> [Goal of the exercise] Output each line from the one that contains "Lane detection with" to the final line of the data below, exactly, and include nothing else.

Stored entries

==============================

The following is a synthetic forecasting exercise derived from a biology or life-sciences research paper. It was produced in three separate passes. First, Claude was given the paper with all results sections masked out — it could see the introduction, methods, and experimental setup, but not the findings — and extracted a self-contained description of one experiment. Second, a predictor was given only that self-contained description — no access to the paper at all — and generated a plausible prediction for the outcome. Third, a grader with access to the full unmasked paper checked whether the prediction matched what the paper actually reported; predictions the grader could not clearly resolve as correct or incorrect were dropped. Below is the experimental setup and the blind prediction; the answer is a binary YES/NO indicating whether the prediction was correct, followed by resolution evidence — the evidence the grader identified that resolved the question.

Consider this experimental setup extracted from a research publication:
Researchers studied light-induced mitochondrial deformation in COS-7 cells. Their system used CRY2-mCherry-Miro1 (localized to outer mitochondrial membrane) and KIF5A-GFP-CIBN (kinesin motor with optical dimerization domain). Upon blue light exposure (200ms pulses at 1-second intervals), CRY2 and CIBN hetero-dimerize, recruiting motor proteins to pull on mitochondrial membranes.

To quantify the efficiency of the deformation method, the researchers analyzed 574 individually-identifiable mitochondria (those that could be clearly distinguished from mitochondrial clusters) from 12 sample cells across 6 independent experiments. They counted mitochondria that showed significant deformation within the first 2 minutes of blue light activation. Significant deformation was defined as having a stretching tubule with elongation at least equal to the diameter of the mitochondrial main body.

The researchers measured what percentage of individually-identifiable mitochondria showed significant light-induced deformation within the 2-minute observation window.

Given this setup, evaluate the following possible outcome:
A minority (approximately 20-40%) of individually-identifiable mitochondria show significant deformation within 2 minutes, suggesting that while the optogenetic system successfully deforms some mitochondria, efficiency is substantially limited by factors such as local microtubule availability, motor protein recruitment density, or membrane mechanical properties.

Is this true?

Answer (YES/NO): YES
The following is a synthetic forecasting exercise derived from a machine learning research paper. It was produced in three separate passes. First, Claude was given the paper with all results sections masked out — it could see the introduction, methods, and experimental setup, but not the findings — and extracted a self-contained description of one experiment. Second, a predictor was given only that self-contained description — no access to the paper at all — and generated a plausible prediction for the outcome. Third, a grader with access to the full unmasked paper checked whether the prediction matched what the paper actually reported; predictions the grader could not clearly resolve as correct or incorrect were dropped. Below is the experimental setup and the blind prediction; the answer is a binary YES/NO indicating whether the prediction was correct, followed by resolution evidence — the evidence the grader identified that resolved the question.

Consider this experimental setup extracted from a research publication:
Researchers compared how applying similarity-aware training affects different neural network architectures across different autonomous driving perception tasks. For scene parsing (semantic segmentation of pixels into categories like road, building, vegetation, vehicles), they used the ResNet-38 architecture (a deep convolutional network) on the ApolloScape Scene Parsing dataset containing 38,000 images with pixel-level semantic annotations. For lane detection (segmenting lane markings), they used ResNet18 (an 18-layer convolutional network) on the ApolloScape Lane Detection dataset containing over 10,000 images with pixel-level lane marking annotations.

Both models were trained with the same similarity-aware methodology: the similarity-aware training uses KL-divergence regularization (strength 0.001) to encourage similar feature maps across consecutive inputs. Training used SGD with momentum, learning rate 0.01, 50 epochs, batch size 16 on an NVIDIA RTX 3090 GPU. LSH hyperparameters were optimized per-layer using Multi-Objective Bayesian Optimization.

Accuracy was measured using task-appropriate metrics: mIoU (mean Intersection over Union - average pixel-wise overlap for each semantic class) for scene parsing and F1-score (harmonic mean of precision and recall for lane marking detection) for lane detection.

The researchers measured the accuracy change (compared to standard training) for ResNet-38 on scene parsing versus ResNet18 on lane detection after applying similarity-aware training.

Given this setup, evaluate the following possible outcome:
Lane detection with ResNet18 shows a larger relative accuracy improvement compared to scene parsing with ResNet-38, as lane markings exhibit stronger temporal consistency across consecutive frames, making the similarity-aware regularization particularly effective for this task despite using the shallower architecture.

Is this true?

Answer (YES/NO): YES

==============================

> [Answer to this problem]
Lane detection with ResNet18 shows a larger relative accuracy improvement compared to scene parsing with ResNet-38, as lane markings exhibit stronger temporal consistency across consecutive frames, making the similarity-aware regularization particularly effective for this task despite using the shallower architecture.

Is this true?

Answer (YES/NO): YES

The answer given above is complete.